*WHAT THE TASK REQUIRES:*
Print the stretch of the data structures text below from "1. Bloom Filter" through "negatives: 0% (guaranteed)", copied word for word.

*TEXT TO READ:*
>>>

Data Structures
Overview
PRSense uses carefully chosen data structures to balance performance, accuracy, and maintainability.
1. Bloom Filter
Purpose
Probabilistic set for O(1) duplicate rejection.
Implementation
class BloomFilter {
private bits: Uint8Array // Bit array
private size: number // Array size
private hashes: number // Number of hash functions
}
Properties
- Space: 8192 bytes (8 KB) by default
- False positive rate: ~1% with 5 hash functions
- False negatives: 0% (guaranteed)
Tuning
m = -n * ln(p) / (ln(2)^2)
k = (m / n) * ln(2)
Where:
- m = bit array size
- n = expected number of PRs
- p = target false positive rate
- k = optimal number of hash functions
Example
For 1000 PRs with 1% FP rate:
- m ≈ 9585 bits
- k ≈ 7 hash functions
2. Attribution Graph
Purpose
Directed acyclic graph (DAG) tracking PR duplication lineage.
Structure
class AttributionGraph {
private parent: Map<number, number> // child → parent
private children: Map<number, Set<number>> // parent → children
}
Invariants
- Acyclic: No PR can be its own ancestor
- Single parent: Each PR has at most one original
- Multiple children: Original PR can have many duplicates
Visual Example
PR #100 (original)
├── PR #101 (duplicate)
├── PR #102 (duplicate)
└── PR #103 (duplicate)
└── PR #104 (duplicate of duplicate)
Operations
| Operation | Time | Description |
|---|---|---|
addEdge(dup, orig) | O(1) | Link duplicate to original |
getOriginal(pr) | O(depth) | Find root ancestor |
getAllDuplicates(pr) | O(n) | Get all descendants |
3. Embedding Storage
Format
interface EmbeddingSet {
text: Float32Array // 384-768 dimensions
diff: Float32Array // 384-768 dimensions
}
Memory Considerations
For 1M PRs with 768-dim embeddings:
storage = 1M × 2 embeddings × 768 dims × 4 bytes/float
= 6.1 GB
Optimization Strategies
- Quantization: 4-byte float → 1-byte int8 (4× smaller)
- PCA reduction: 768 dims → 256 dims (3× smaller)
- Sparse storage: Only store non-zero values
4. Candidate Queue
Purpose
Priority queue for re-ranking ANN results.
Structure
interface Candidate {
prId: number
scoreHint: number // Initial ANN score
}
Usage
// ANN returns candidates with approximate scores
const candidates = annIndex.search(embedding, k=20)
// Re-rank with exact multi-signal scoring
candidates.sort((a, b) =>
exactScore(b) - exactScore(a)
)
Batch Results (Feature 3)
interface BatchResult {
prId: number
bestMatch?: {
originalPrId: number
confidence: number
type: 'DUPLICATE' | 'POSSIBLE'
}
processingTimeMs: number
}
5. File Path Set
Purpose
Fast file overlap computation.
Implementation
type FilePathSet = Set<string>
Why Set?

<<<

*GIVEN DATA:*

>>>

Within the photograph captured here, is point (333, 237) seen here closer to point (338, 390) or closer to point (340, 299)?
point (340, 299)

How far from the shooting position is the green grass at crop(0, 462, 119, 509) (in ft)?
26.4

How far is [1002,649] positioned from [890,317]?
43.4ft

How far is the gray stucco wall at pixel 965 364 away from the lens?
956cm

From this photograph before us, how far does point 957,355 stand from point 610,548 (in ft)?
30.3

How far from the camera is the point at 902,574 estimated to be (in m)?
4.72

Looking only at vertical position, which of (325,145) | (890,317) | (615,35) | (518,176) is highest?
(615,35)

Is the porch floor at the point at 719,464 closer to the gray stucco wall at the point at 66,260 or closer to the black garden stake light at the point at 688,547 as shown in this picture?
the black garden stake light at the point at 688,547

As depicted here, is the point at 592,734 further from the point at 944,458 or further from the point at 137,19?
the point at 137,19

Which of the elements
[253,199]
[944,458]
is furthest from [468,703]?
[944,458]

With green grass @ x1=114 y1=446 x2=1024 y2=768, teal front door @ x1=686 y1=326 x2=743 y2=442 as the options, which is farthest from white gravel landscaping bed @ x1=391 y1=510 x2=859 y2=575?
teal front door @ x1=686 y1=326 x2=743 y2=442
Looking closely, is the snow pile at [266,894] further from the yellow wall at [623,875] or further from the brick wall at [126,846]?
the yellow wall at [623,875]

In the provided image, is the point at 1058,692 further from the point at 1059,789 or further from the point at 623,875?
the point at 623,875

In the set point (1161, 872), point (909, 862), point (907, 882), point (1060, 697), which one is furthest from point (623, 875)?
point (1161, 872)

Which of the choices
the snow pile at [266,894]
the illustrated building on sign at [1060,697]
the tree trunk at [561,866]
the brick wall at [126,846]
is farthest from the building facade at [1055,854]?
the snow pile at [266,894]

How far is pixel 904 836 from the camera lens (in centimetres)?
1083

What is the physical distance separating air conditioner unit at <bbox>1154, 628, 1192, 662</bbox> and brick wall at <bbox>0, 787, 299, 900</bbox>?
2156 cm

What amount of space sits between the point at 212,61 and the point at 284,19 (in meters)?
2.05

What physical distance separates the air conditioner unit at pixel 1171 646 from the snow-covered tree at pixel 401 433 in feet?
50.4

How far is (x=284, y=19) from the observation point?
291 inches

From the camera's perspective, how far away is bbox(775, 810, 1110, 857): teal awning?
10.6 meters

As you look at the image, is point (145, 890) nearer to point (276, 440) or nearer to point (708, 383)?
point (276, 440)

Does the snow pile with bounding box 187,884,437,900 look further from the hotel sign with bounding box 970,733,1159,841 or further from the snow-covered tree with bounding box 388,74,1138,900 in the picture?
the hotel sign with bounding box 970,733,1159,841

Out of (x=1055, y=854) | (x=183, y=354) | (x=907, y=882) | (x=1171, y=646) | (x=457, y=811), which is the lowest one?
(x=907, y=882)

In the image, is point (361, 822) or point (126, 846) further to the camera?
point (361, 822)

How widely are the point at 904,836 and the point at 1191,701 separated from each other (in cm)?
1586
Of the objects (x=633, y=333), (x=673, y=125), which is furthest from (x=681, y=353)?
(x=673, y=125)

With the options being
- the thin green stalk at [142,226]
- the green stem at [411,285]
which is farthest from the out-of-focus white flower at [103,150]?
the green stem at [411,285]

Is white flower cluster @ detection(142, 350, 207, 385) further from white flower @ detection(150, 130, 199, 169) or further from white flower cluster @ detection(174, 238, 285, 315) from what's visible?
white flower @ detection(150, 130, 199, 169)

<<<
>>>

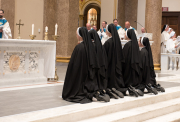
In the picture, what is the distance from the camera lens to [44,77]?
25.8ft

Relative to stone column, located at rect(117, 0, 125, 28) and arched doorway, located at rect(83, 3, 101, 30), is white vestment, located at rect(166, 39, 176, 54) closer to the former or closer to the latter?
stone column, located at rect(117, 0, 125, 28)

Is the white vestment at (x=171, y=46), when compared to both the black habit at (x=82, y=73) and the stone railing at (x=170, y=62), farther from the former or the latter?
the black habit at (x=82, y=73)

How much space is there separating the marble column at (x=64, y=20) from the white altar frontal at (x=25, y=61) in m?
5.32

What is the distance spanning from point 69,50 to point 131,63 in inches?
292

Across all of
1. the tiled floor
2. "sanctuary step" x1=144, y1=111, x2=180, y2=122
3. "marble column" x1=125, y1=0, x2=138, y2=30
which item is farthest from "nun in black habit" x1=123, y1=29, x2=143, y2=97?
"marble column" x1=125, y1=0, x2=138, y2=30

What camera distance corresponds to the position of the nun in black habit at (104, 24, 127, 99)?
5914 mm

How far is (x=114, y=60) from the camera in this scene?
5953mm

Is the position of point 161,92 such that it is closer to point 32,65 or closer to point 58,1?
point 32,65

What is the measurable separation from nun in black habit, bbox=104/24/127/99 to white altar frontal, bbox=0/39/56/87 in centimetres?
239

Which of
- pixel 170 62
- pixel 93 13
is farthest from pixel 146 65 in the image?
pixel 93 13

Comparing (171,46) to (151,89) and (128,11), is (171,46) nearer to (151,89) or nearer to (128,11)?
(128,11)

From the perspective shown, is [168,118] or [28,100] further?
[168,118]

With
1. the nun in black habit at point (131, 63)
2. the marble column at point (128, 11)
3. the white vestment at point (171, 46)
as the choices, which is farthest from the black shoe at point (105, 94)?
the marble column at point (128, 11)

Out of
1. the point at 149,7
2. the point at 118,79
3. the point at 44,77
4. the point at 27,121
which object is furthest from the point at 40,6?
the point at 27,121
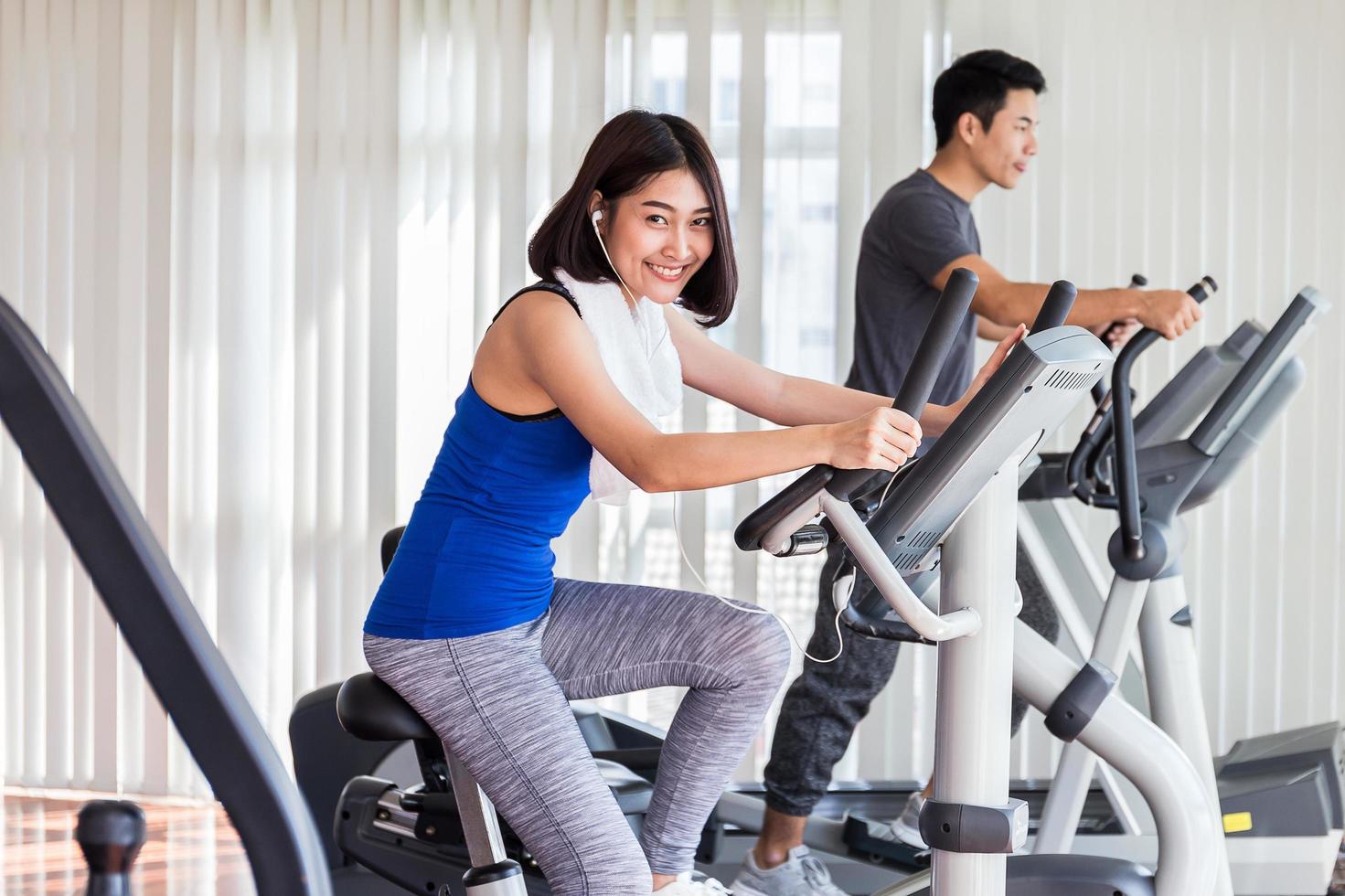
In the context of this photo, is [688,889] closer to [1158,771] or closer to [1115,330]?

<<<
>>>

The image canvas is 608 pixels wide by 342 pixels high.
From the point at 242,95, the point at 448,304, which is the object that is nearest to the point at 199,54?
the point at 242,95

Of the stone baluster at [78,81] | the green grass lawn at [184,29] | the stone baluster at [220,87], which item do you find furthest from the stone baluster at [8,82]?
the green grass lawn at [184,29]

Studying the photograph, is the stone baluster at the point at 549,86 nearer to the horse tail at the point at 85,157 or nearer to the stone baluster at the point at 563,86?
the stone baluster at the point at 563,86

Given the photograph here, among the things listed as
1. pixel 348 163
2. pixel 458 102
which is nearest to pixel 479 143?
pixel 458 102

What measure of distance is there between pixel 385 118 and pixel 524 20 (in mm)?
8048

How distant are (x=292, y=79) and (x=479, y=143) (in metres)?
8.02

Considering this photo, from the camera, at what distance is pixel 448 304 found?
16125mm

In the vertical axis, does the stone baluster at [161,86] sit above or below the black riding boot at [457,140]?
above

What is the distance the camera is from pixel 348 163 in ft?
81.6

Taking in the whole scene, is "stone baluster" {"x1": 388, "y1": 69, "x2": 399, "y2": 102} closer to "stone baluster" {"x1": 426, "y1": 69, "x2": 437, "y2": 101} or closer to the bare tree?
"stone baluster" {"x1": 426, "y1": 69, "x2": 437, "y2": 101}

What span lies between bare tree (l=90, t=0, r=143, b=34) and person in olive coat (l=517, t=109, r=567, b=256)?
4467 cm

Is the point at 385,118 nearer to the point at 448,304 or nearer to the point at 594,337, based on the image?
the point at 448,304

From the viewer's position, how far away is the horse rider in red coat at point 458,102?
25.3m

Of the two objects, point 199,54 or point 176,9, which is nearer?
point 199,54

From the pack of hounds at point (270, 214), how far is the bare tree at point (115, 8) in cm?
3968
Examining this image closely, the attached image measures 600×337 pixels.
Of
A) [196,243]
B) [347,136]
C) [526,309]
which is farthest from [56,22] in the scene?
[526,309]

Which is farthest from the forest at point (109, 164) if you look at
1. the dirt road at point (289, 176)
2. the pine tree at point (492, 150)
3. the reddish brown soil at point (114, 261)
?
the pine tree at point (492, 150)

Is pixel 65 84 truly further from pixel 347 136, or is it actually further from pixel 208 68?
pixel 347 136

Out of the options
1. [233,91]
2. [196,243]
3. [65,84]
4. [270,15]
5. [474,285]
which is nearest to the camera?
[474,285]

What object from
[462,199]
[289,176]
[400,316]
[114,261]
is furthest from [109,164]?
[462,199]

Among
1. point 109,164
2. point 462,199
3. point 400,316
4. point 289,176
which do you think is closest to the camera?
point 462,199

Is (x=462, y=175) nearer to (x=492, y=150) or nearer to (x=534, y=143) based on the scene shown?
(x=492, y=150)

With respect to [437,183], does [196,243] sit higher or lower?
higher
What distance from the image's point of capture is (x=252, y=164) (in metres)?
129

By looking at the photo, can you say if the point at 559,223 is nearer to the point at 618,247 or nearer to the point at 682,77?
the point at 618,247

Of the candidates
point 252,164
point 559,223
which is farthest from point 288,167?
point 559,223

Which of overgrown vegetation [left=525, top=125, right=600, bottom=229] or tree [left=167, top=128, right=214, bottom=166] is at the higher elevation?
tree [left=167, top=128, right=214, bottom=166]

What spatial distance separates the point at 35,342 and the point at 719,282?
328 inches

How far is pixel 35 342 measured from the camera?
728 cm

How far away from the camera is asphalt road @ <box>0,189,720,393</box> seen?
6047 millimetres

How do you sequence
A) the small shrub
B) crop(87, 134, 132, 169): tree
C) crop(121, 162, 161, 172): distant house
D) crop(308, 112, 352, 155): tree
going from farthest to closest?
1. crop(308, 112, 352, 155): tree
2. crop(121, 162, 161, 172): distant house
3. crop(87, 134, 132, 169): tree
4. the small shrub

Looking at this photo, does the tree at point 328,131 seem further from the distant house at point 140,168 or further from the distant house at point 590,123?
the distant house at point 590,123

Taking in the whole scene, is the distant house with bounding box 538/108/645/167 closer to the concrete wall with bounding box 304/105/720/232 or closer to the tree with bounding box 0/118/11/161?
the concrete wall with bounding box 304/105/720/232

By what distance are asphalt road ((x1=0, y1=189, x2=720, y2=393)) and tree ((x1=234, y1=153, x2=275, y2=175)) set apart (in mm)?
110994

<<<

*WORKED SOLUTION:*
1. Bloom Filter
Purpose
Probabilistic set for O(1) duplicate rejection.
Implementation
class BloomFilter {
private bits: Uint8Array // Bit array
private size: number // Array size
private hashes: number // Number of hash functions
}
Properties
- Space: 8192 bytes (8 KB) by default
- False positive rate: ~1% with 5 hash functions
- False negatives: 0% (guaranteed)